Materials provided –
════════

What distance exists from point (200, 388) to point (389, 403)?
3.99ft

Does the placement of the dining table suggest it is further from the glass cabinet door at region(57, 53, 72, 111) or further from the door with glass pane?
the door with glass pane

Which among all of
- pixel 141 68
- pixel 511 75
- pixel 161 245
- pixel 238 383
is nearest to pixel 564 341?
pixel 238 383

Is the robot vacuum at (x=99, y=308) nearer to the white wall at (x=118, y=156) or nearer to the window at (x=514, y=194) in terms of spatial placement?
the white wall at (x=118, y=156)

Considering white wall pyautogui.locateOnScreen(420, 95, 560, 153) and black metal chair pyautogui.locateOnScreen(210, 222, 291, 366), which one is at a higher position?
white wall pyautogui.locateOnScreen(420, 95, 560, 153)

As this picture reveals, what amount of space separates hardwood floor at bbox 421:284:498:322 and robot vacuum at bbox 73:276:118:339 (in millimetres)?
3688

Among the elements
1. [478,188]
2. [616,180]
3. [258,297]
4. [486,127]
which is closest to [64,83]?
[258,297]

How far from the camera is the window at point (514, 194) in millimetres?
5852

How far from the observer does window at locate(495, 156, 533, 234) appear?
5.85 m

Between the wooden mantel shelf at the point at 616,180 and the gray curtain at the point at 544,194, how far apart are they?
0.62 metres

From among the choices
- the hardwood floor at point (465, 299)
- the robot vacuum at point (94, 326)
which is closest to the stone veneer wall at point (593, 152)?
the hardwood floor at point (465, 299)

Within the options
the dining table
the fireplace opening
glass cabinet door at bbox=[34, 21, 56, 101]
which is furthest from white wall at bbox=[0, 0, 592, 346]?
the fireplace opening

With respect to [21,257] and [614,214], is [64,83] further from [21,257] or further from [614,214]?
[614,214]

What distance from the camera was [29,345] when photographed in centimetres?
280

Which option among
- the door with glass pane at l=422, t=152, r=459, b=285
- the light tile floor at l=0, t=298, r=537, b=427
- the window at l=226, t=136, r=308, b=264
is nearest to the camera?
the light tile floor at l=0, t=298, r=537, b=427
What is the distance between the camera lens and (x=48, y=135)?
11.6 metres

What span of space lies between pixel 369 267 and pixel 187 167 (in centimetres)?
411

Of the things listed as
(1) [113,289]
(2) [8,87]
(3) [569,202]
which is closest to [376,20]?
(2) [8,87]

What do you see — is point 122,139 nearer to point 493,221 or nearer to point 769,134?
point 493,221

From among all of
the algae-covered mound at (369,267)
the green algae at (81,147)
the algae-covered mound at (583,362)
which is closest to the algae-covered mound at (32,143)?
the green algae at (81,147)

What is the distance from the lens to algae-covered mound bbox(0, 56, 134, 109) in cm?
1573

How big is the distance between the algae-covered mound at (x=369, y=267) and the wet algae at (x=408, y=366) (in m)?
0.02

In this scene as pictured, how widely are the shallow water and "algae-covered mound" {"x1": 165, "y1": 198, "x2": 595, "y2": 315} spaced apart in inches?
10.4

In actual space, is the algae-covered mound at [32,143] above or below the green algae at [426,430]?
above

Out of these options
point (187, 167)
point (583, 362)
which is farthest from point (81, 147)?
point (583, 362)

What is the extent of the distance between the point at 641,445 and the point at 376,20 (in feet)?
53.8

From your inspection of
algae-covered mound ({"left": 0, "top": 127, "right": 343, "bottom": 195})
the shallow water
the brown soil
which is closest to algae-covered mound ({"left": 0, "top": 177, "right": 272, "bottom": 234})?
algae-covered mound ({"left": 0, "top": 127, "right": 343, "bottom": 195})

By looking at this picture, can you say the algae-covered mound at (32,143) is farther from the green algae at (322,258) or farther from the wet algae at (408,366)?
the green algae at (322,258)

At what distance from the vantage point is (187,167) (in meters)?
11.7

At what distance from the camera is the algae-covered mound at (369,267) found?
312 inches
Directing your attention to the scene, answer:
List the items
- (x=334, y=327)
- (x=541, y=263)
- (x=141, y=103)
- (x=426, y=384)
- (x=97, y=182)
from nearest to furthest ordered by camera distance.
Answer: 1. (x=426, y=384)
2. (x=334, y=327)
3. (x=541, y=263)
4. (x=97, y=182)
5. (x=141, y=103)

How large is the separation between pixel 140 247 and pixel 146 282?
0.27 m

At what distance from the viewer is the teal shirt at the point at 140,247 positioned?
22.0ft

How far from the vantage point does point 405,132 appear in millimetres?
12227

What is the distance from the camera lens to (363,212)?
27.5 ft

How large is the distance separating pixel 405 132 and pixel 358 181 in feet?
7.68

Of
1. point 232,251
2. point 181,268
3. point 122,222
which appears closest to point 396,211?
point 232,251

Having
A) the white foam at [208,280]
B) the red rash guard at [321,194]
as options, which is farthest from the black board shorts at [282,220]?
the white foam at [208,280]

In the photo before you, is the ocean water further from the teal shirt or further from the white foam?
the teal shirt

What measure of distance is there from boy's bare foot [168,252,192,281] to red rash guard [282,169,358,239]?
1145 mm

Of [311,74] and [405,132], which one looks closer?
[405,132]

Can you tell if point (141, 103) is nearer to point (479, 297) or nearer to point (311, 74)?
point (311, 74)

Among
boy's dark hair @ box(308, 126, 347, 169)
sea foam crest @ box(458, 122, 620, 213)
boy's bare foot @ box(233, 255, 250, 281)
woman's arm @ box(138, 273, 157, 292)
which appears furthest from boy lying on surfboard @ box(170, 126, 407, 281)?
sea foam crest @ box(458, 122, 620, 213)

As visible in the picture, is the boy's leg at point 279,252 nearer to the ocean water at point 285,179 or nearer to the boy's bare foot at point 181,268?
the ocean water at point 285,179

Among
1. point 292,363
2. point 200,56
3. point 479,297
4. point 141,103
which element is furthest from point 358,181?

════════

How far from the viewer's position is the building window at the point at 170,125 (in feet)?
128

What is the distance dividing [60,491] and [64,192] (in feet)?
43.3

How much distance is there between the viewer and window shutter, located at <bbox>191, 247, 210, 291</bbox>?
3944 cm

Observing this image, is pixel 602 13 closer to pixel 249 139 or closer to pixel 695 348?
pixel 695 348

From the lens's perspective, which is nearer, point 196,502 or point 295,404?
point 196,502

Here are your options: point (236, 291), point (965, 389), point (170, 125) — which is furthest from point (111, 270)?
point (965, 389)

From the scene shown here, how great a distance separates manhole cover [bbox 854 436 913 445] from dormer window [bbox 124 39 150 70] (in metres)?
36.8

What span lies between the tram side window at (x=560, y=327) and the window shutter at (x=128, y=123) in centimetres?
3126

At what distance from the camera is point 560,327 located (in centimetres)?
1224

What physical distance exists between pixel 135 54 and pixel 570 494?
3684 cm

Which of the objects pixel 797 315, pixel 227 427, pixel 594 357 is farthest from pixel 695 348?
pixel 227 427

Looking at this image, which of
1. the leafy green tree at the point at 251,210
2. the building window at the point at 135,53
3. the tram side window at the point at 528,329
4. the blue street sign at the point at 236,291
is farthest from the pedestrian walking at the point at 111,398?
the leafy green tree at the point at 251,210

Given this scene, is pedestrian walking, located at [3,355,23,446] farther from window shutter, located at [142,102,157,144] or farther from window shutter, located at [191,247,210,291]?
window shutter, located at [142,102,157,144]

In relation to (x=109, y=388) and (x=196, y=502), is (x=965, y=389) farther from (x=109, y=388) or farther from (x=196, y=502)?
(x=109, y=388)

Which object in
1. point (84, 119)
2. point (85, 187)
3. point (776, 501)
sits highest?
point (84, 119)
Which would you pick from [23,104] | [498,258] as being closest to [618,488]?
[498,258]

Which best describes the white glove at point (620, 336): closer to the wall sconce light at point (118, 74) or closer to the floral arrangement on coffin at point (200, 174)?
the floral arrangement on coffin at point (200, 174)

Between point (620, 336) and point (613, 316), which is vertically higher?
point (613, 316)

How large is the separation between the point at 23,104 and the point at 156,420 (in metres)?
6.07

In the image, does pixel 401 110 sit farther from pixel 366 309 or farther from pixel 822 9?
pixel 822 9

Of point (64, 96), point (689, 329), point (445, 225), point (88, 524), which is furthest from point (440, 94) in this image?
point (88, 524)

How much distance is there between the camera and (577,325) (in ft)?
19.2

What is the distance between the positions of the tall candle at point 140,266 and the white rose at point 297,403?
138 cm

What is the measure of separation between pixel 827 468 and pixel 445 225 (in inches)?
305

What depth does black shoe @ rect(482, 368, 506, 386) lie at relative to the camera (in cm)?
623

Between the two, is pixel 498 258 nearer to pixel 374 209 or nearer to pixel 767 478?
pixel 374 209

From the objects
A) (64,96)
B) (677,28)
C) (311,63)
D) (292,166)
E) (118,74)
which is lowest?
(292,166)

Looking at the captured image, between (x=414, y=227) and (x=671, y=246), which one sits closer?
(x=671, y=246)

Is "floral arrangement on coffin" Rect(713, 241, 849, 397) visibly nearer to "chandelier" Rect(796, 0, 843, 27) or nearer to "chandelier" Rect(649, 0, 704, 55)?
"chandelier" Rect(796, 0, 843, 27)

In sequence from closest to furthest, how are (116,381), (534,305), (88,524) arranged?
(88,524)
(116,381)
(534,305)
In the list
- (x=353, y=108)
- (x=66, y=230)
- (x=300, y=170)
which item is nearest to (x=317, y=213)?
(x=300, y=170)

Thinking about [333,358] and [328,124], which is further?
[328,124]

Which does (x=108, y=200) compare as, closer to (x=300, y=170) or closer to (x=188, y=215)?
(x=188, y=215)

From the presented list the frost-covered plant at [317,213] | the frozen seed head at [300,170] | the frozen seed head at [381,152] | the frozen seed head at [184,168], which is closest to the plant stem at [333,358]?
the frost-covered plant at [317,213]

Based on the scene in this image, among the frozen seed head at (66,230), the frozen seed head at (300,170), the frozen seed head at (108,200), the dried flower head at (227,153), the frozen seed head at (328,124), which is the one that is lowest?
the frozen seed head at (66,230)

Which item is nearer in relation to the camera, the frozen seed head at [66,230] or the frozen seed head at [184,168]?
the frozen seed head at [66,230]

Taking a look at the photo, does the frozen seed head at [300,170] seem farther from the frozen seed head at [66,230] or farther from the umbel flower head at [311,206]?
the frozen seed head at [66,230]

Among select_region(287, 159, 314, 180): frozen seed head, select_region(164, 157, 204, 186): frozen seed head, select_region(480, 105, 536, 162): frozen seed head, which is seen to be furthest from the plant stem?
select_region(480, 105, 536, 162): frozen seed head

════════

What the task requires – Count the lines of the material above that contain the string "coffin", treating uppercase and lowercase as different, and reply with the number alone.

Reply to the task – 3